Jakarta, infoDKJ.com | Rabu, 24 Juni 2026
Generasi Z, yang terdiri dari orang-orang yang lahir antara tahun 1997 dan 2012, dikenal memiliki perspektif yang berbeda dari generasi sebelumnya tentang hubungan pernikahan. Meskipun banyak yang ingin hidup berkeluarga, ada sebagian yang merasa ragu atau takut untuk menikah.
Dalam Jurnal Ilmu Sosial dan Hukum, Afrina dan Arisman menjelaskan fenomena "Married is Scary", yang mencerminkan persepsi ketakutan terhadap pernikahan yang semakin meningkat dalam masyarakat modern.

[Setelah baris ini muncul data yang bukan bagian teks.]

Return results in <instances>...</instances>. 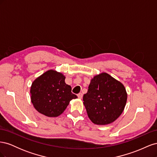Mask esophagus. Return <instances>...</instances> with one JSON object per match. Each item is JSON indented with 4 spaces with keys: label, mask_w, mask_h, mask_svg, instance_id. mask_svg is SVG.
Here are the masks:
<instances>
[{
    "label": "esophagus",
    "mask_w": 157,
    "mask_h": 157,
    "mask_svg": "<svg viewBox=\"0 0 157 157\" xmlns=\"http://www.w3.org/2000/svg\"><path fill=\"white\" fill-rule=\"evenodd\" d=\"M77 96H78V98L79 99H82V97H83V94H82V93H79V94L77 95Z\"/></svg>",
    "instance_id": "obj_1"
}]
</instances>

Salah satu penyebabnya adalah maraknya berita tentang konflik rumah tangga dan tingginya angka perceraian yang dipublikasikan di media sosial maupun yang terjadi di lingkungan sekitar. Hal ini membuat sebagian Gen Z menjadi lebih berhati-hati dalam memandang pernikahan dan mempertanyakan kemampuan mereka untuk menjalani hubungan jangka panjang yang langgeng.
Faktor ekonomi juga menjadi pertimbangan penting. Biaya hidup yang terus meningkat, ketidakpastian pekerjaan, serta tuntutan kebutuhan finansial setelah menikah membuat banyak anak muda memilih menunda pernikahan.
Selain faktor sosial dan ekonomi, pandangan Gen Z terhadap pernikahan juga sangat dipengaruhi oleh pengalaman keluarga mereka. Anak-anak yang tumbuh dalam keluarga yang mengalami konflik atau perceraian cenderung lebih berhati-hati terhadap komitmen. Mereka tidak ingin mengulangi pola hubungan yang sama. Dalam konteks ini, rasa takut bukan selalu berarti menolak pernikahan, melainkan upaya untuk menghindari kesalahan yang dianggap dapat berdampak besar pada kehidupan mereka.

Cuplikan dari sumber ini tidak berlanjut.